To complicate matters, using chemicals that only control disease outbreaks while leaving spores actually encourages more disease. Once the active organism "feels" it is under attack, it reverts to survival mode: It produces more spores to ensure that before it dies it will guarantee its overall survival by producing spores for future disease outbreaks. The result of traditional chemistry having no effect on resting spores dictates that growers live with the fact that disease epidemics are inevitable and lurking in their greenhouses.

Practice Good Sanitation

Good sanitation practices are one of the few standards university pathologists and industry consultants agree on. The first step in a disease-prevention program and the basis of any long-term strategy has to be an aggressive sanitation program. Get debris out of the greenhouse and use sanitation agents to treat floors, olds pots and equipment.

One approach to disease control uses high-level sporicides capable of killing fungal organisms, active or inactive, on the plant tissue or in the growing environment. There are sporicides capable of sanitizing both plant tissue and the growing environment. Activated peroxygen chemistry, when formulated with stabilizers and buffering agents, allows growers to aggressively sanitize both their plants and growing environments. This allows growers to continually reduce populations of dormant spores and active disease organisms while the crops are growing.

Past practices only allowed sanitation to occur before and after crops were in the greenhouse because there were dangers and concerns of phytotoxicity. This new class of chemistry has an immediate effect on the resting spores as well as active adult microorganisms. The new approach is to aggressively sanitize the inanimate surfaces within the growing environment and the plants themselves.

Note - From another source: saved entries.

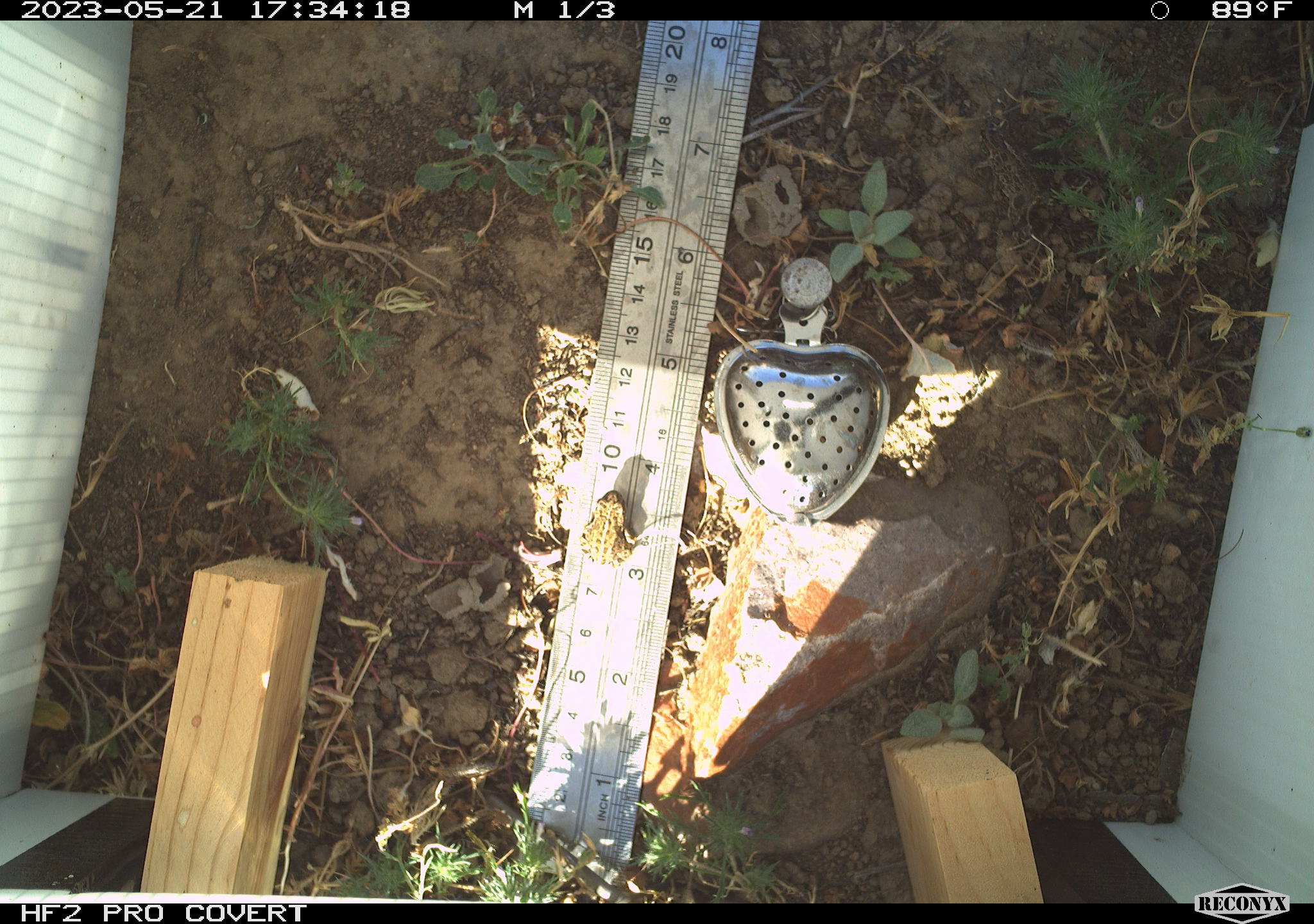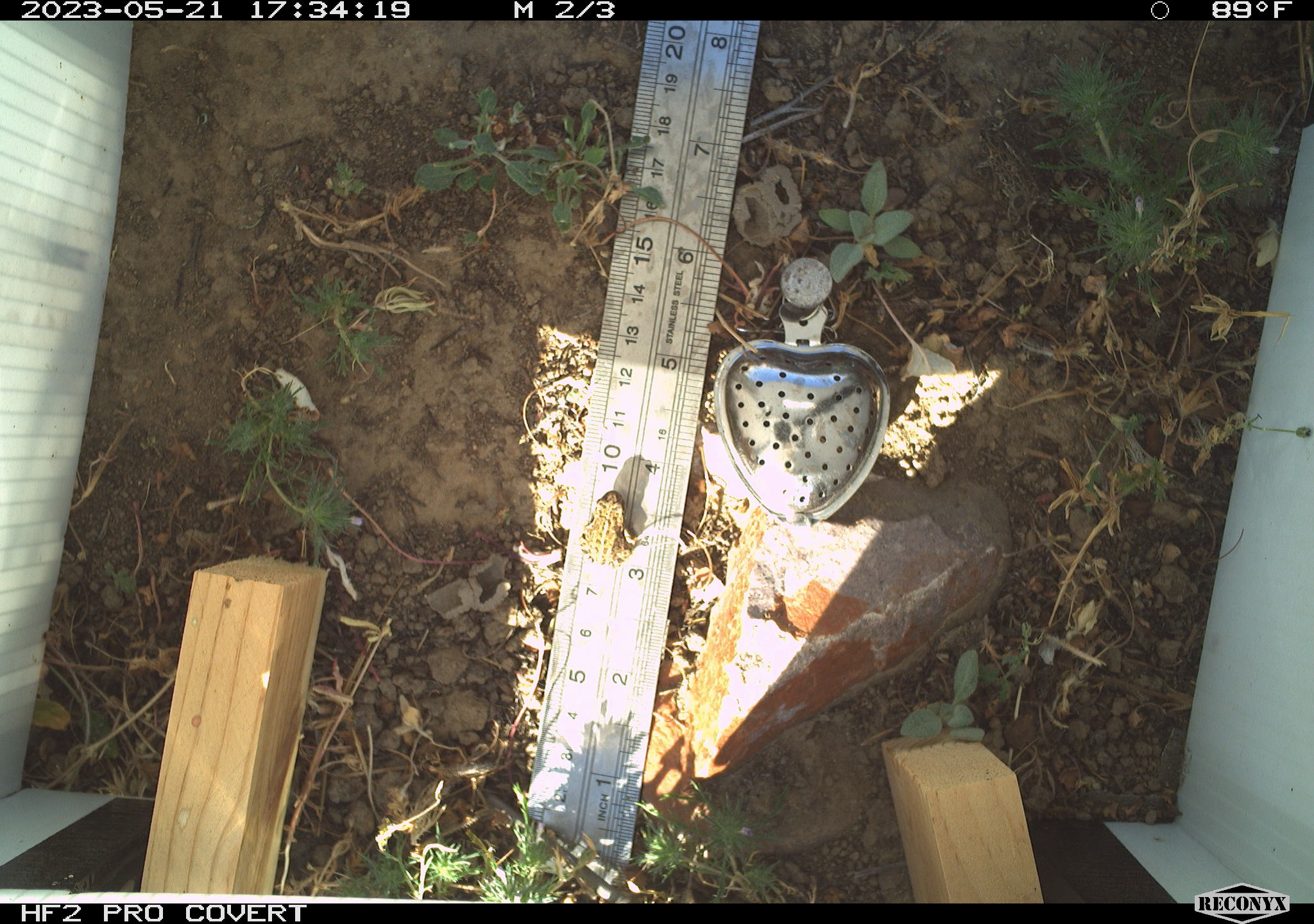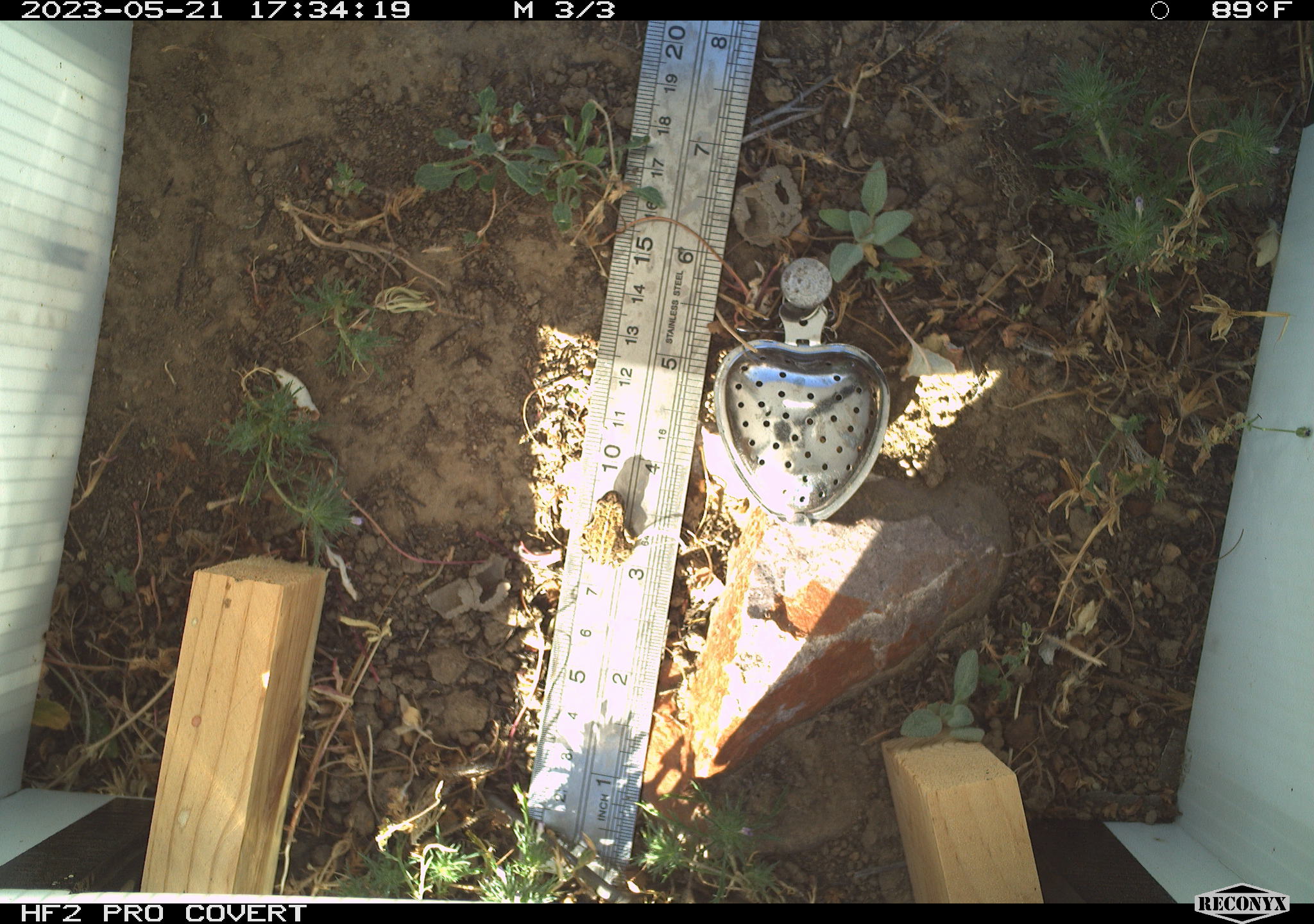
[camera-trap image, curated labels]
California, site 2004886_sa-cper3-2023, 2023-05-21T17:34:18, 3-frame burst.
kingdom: Animalia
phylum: Chordata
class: Amphibia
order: Anura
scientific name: Anura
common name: frogs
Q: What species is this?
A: Frogs (Anura).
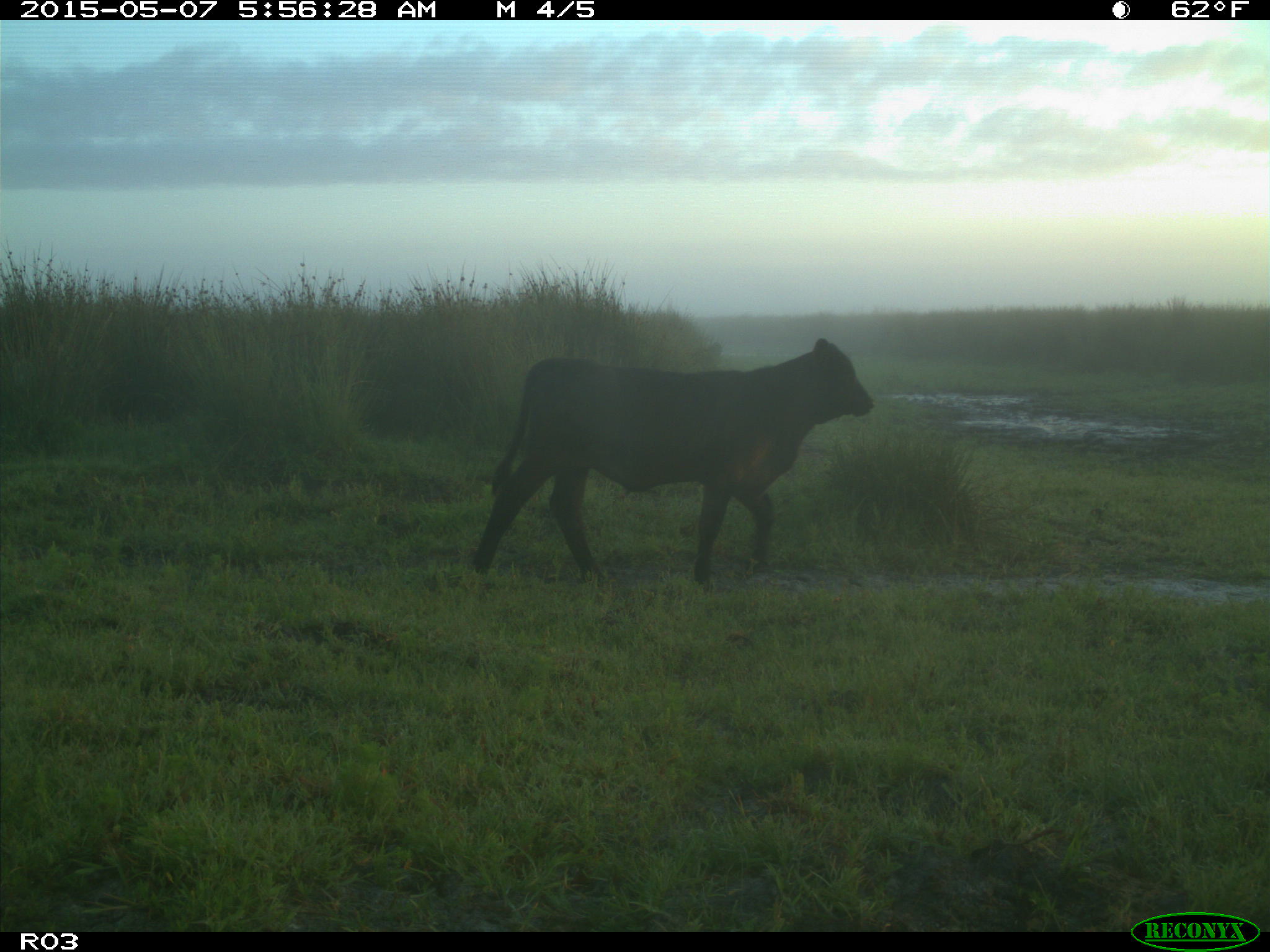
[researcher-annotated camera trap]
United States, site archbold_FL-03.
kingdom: Animalia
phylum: Chordata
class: Mammalia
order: Artiodactyla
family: Bovidae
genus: Bos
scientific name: Bos taurus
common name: domestic cow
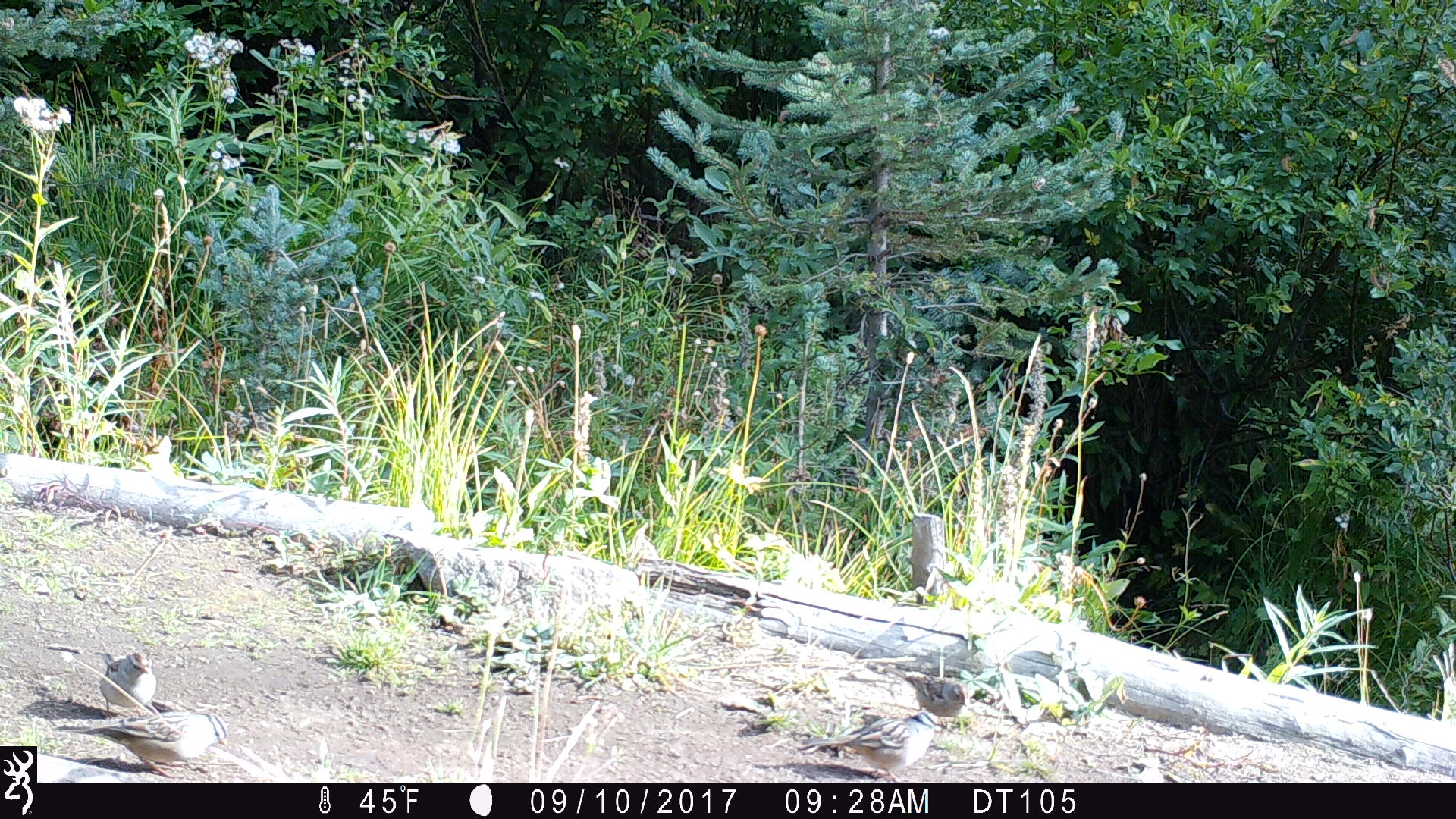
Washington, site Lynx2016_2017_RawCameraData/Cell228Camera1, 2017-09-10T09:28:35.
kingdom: Animalia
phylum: Chordata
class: Aves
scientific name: Aves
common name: birds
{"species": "Aves (birds)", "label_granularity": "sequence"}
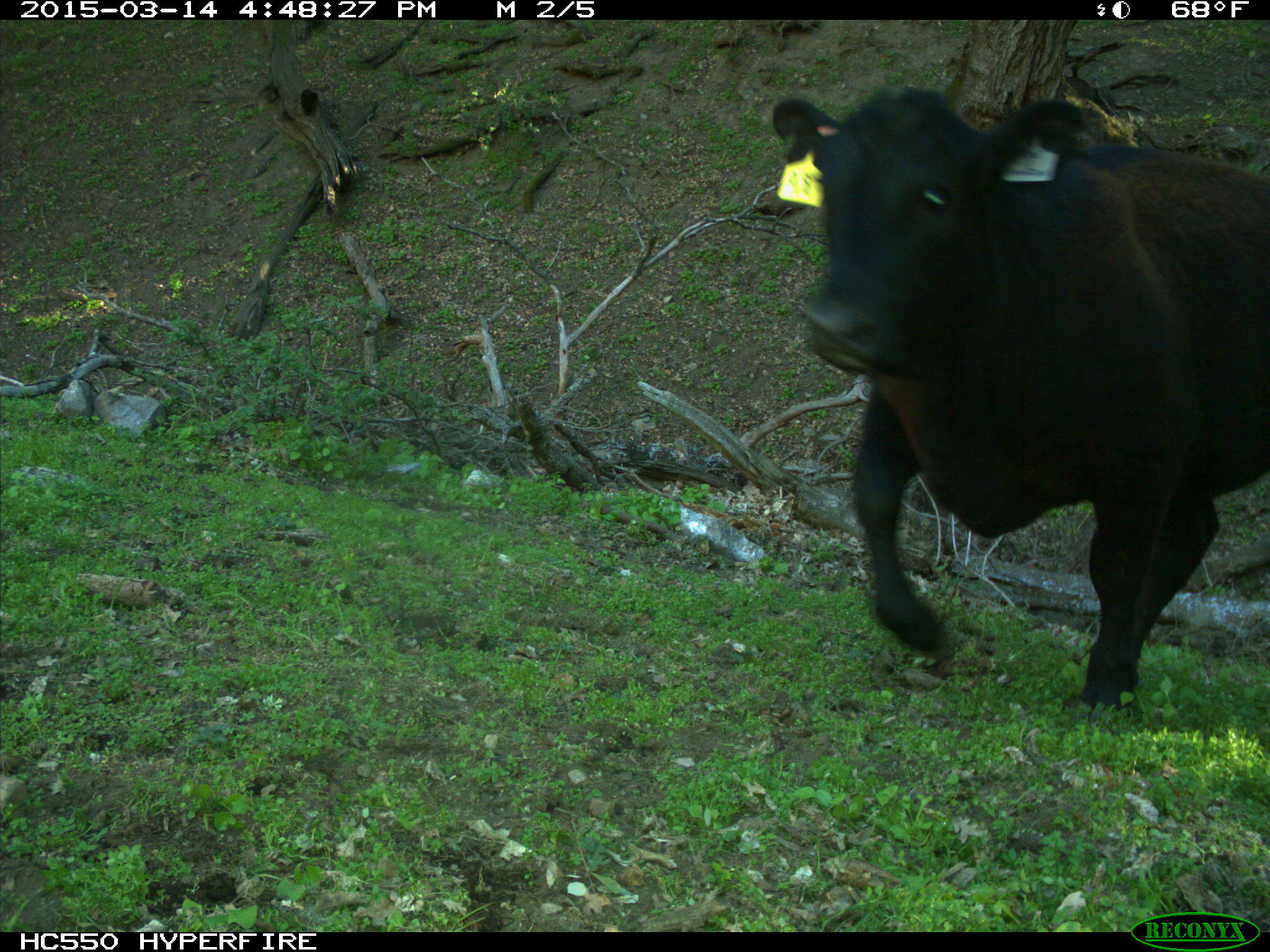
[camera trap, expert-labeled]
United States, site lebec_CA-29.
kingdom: Animalia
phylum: Chordata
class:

As a preventive measure, you can also treat and sanitize all plant material coming into the growing environment, including all seeds and cuttings. Treating irrigation water and using direction injection of chemicals in all propagation houses prevents all forms of bacteria and fungal diseases such as Botrytis, Erwinia, Phythium, Phytophora, Peudomonas and Xanthomonas.

Further, it is important to regularly treat under bench areas. These have always been problem areas for growers and can harbor debris, resting spores, insect larvae and algae that provide matter for disease cycling.

The bottom line is there are many ways to control disease, and it is important for you to find some that work for your greenhouse. Aggressive sanitation practices that reduce overall populations of resting spores, disease organisms and insect larvae will reduce and control the overall disease potential. Growers can also attack spores before any symptoms appear. If you keep a close eye on sanitation and understand the facts, spores truly will be the unseen enemy: unseen in greenhouses and unseen in crops.